The increase in Lexington’s fund reflects CBBIB’s commitment to secondaries, which can make up a maximum of 25% of its private equity portfolio. “From day one we talked about having an interest in secondaries,” says Mark Weisdorf, CPPIB’s vice president of private market investments. “Secondaries give us vintage year diversification and it allows us to dampen the J-Curve a little bit.”
Currently, the investment board has less than 20% of its private equity portfolio invested in secondary funds, up from under 12% in its first year. “Private equity is a long-term commitment,” Weisdorf says. “While our view was that up to 25% of the portfolio would be appropriate, we didn’t expect to get there by day one. In the first year we didn’t find as much as we were hoping for.”
While the investment board is not eyeing any new secondary funds, it expect to invest in new ones in the future, and it is very interested in increasing the commitments to its current funds. Weisdorf also wants to co-invest on secondary deals with its secondary GPs.
“We have always been open to working with our partners in secondary opportunities. We’re hopeful that all of our partners will identify opportunities where we can work with them.”
So far, Paul Capital has brought deals to the investment board, including the November 2002 joint purchase of a portfolio of fund interests from a financial institution for $182 million. CPPIB and Paul Capital Partners each acquired 50% of the portfolio.
Caisse Sells Half Its Portfolio
As part of a larger deal, Business Development Bank of Canada (BDC) will make a secondary purchase of half of a private equity portfolio owned by pension and insurance plan manager Caisse de Depot et Placement du Quebec.
On August 26, government-controlled BDC and Caisse announced that they will set up a $216 million fund for investment in small- to medium-sized Canadian startups. Each of the Montreal-based institutions will provide $108 million to the fund, which will focus on non-tech Canadian companies. BDC and Caisse will invest equally in each portfolio company.

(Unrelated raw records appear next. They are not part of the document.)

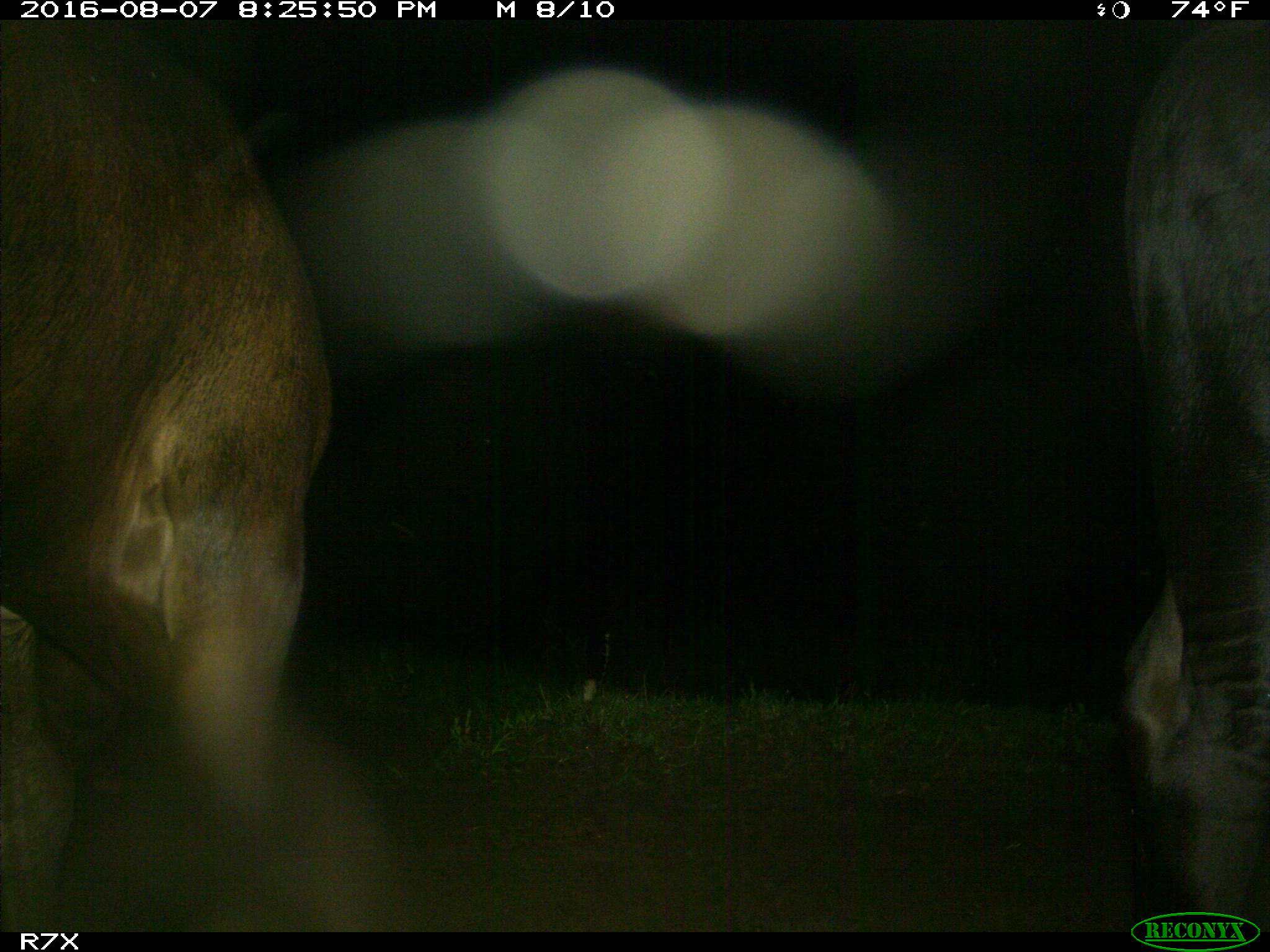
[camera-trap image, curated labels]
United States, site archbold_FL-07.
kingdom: Animalia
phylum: Chordata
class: Mammalia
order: Artiodactyla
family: Bovidae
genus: Bos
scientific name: Bos taurus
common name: domestic cow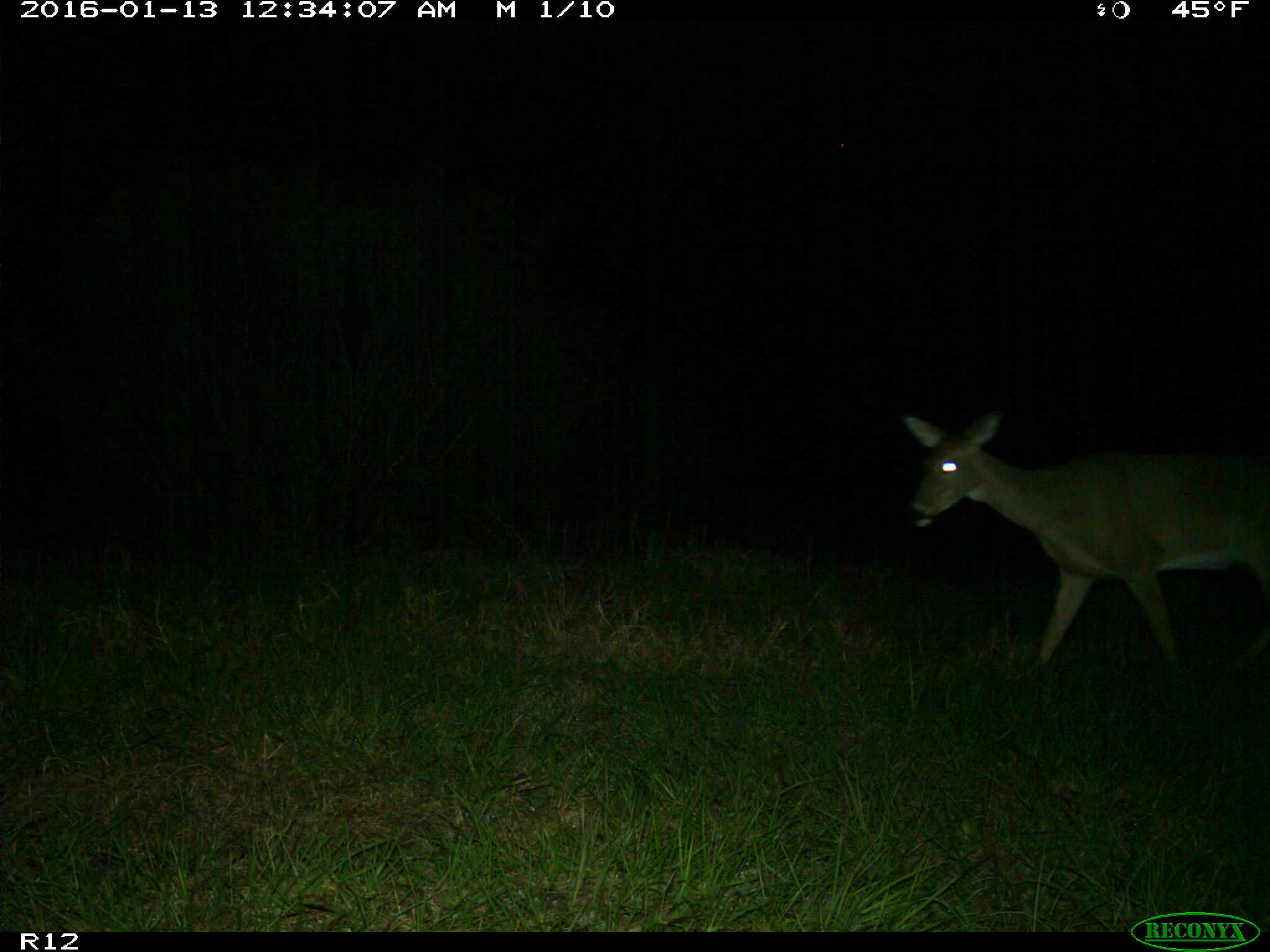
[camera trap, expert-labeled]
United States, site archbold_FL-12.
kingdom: Animalia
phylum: Chordata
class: Mammalia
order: Artiodactyla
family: Cervidae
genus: Odocoileus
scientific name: Odocoileus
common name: deer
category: unidentified deer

The new fund, which so far has not been named, has an investment period of three years. BDC will manage the new investments and Caisse will invest amounts exceeding $1.44 million into Quebec-based companies.
As part of the agreement, BDC will make a secondary purchase on 50% of a Caisse portfolio for $14.42 million. The Caisse portfolio, which is comprised of 52 direct investments in companies and one small fund, will be absorbed by other Caisse funds, managed by BDC and jointly owned by Caisse and BDC.

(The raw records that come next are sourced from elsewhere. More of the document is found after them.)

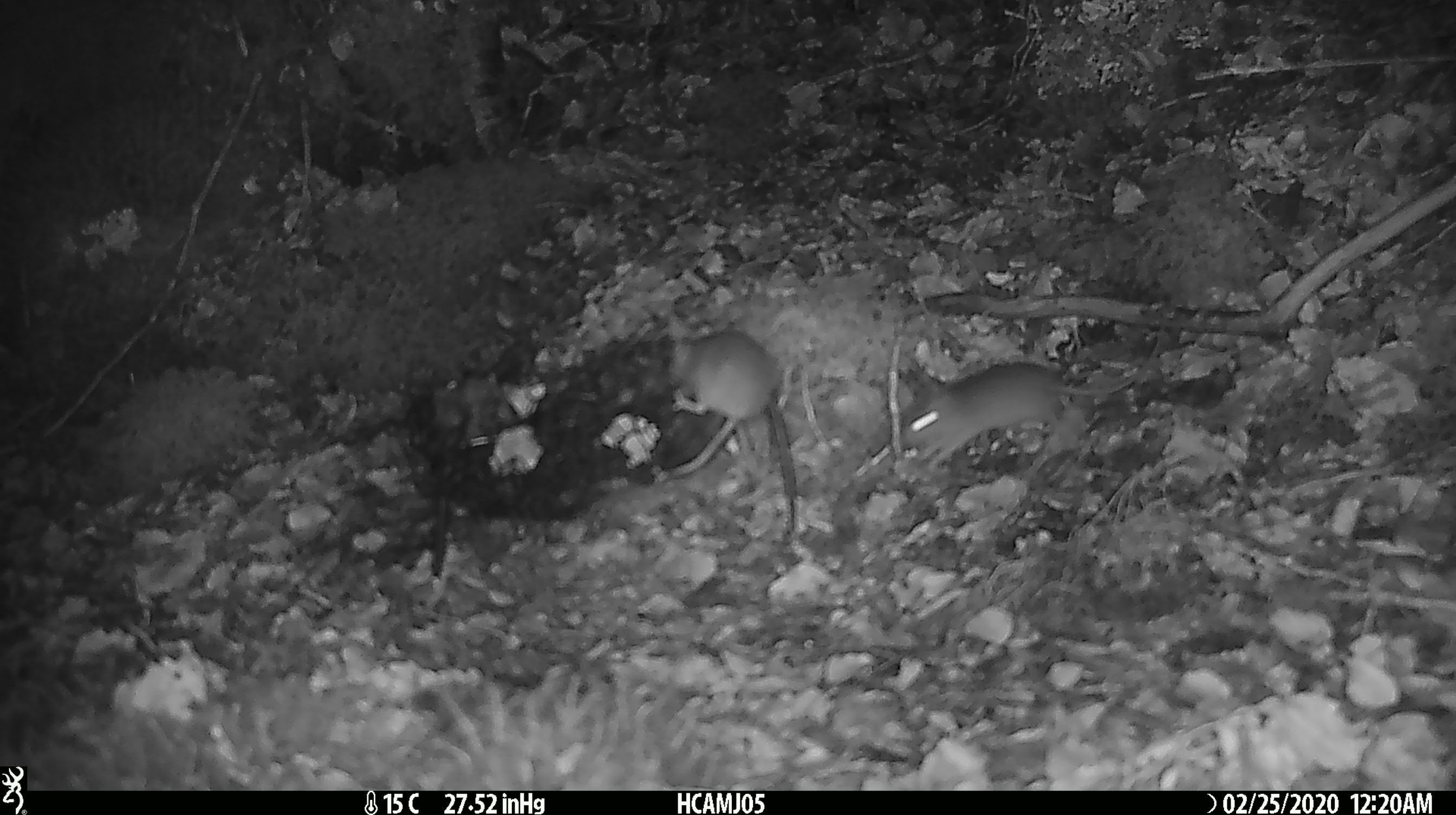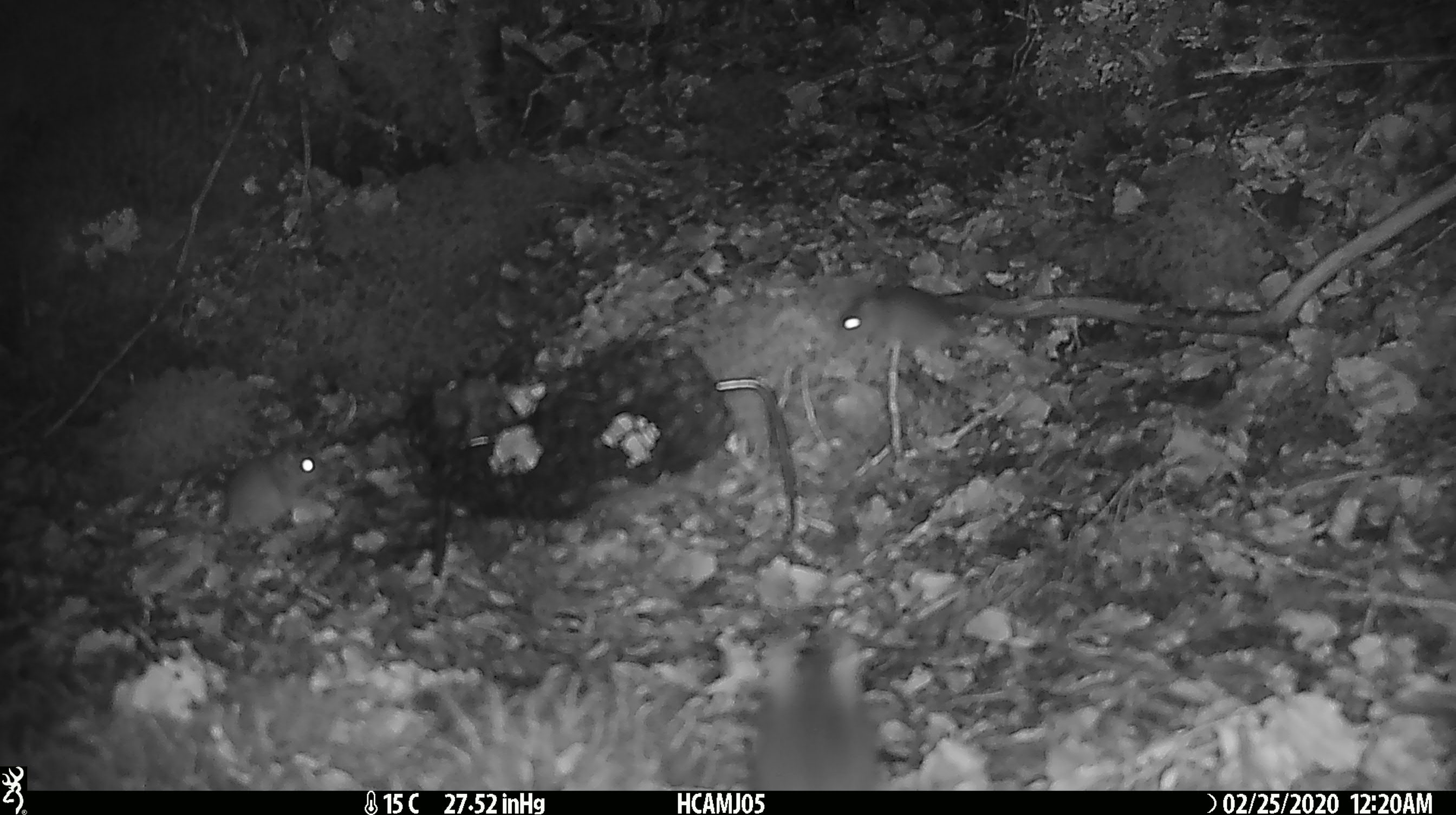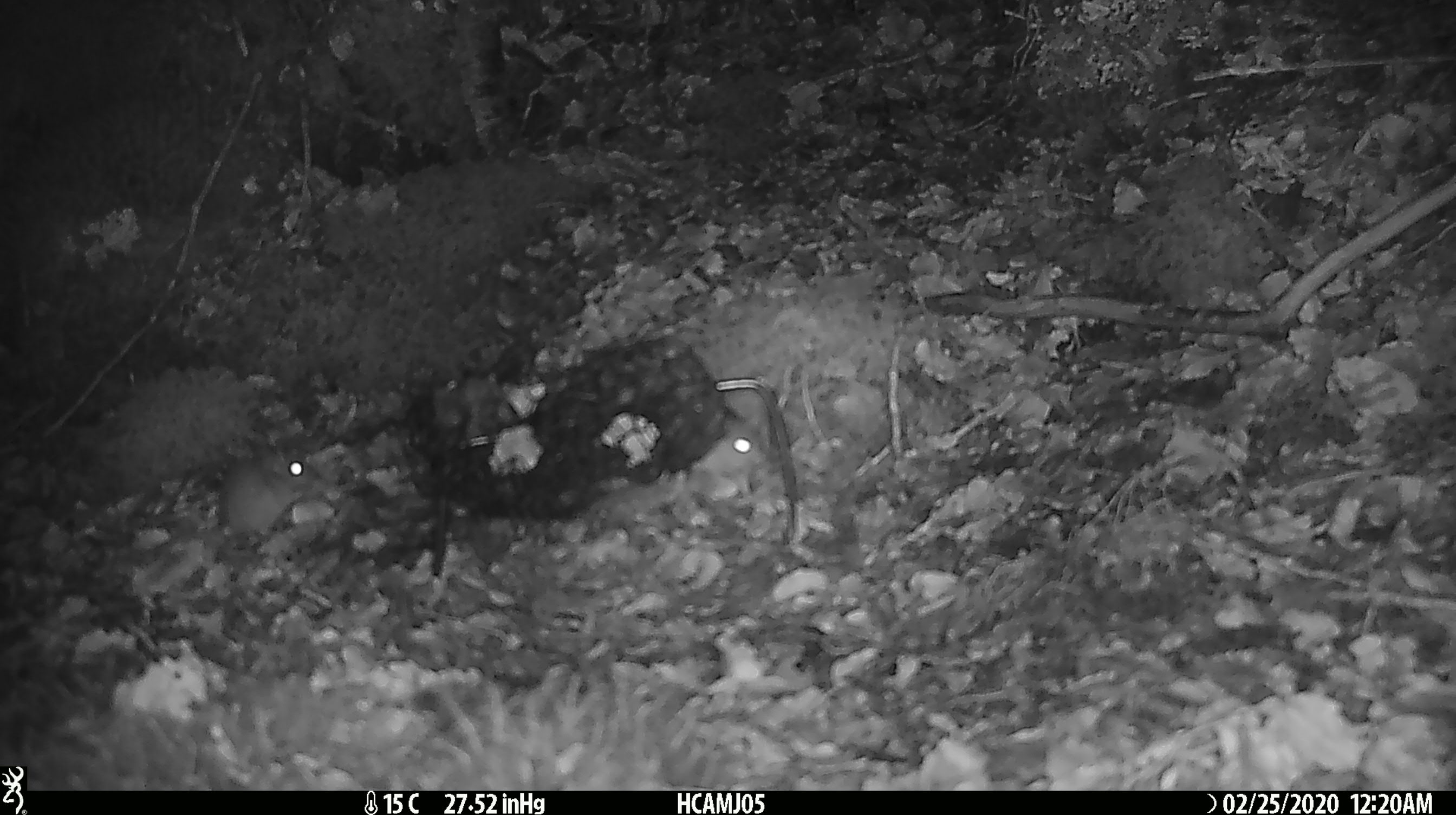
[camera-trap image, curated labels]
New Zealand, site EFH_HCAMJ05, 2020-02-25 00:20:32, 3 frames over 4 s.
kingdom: Animalia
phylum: Chordata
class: Mammalia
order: Rodentia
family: Muridae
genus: Mus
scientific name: Mus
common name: mouse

The fund was formerly managed by Caisse affiliate CDP Capital Americas. The fund’s limited partners are individual investors who may invest up to $1.44 million each in the fund.

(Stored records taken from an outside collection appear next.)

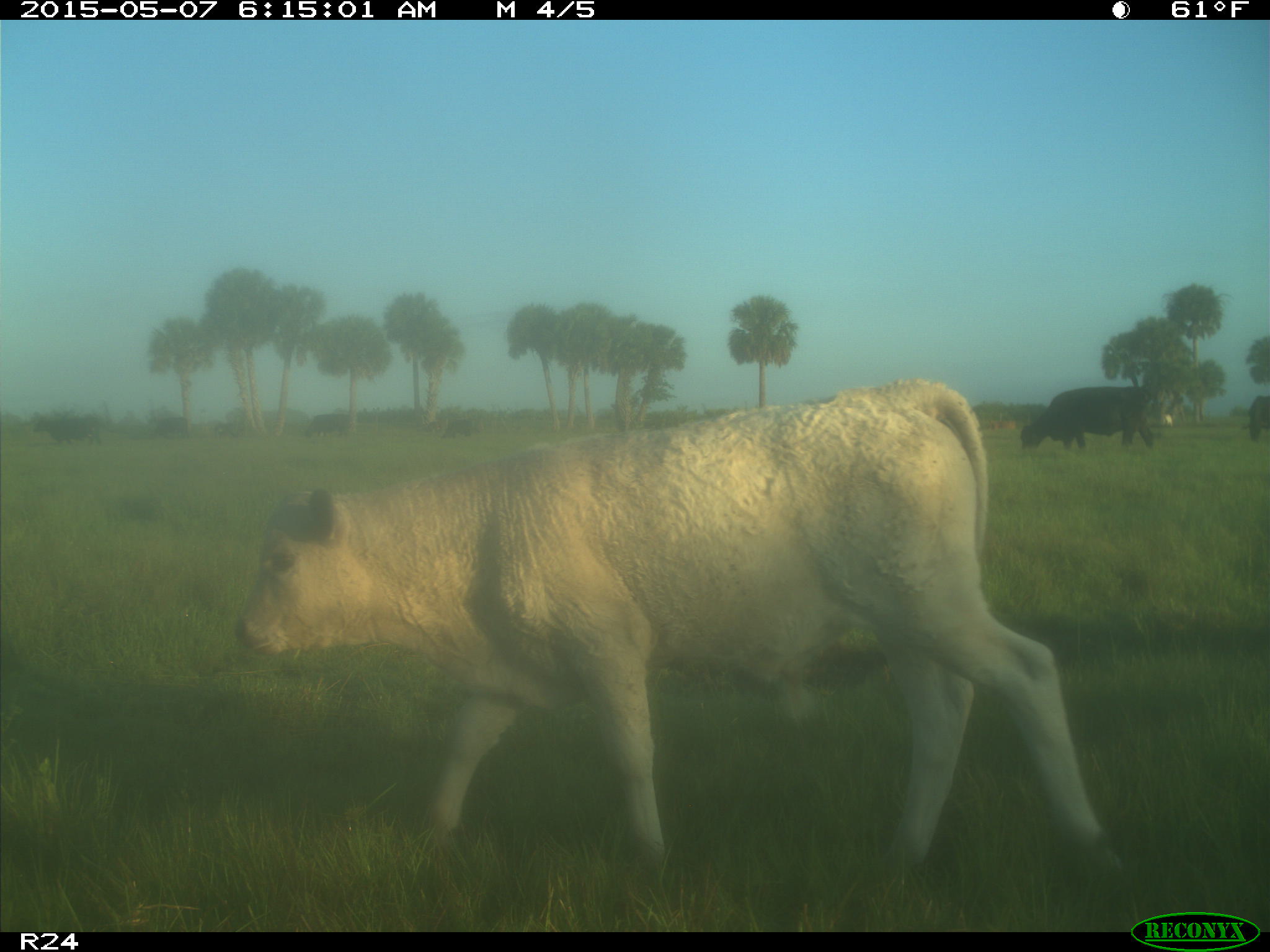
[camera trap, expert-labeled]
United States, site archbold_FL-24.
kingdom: Animalia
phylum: Chordata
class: Mammalia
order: Artiodactyla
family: Bovidae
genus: Bos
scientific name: Bos taurus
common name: domestic cow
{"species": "Bos taurus (domestic cow)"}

Caisse made the sale as a way to improve its returns on small-to-medium sized businesses, says Lucie Frenere, a spokeswoman for the firm. “We realized we weren’t positioned to get the best returns possible,” she says. “We looked to get a partner and went around and sought proposals from different institutional investors.” Freniere adds that Caisse transferred some employees to BDC and that the transaction is now complete.
The secondary purchase element of the agreement stems from Caisse’s shift in investment strategy from one of making both direct and indirect investments in companies to making only indirect investments in companies.
Michel Re, executive vice president of investments for BDC, says the purchase helps Caisse shift its investment strategy and at the same time gives BDC an increase in its “critical mass.” He adds that the portfolio holds the promise of exits. “These companies are doing all kinds of things,” says Re. “It’s not volatile, but there are some discussions on some of [the companies] for exits.”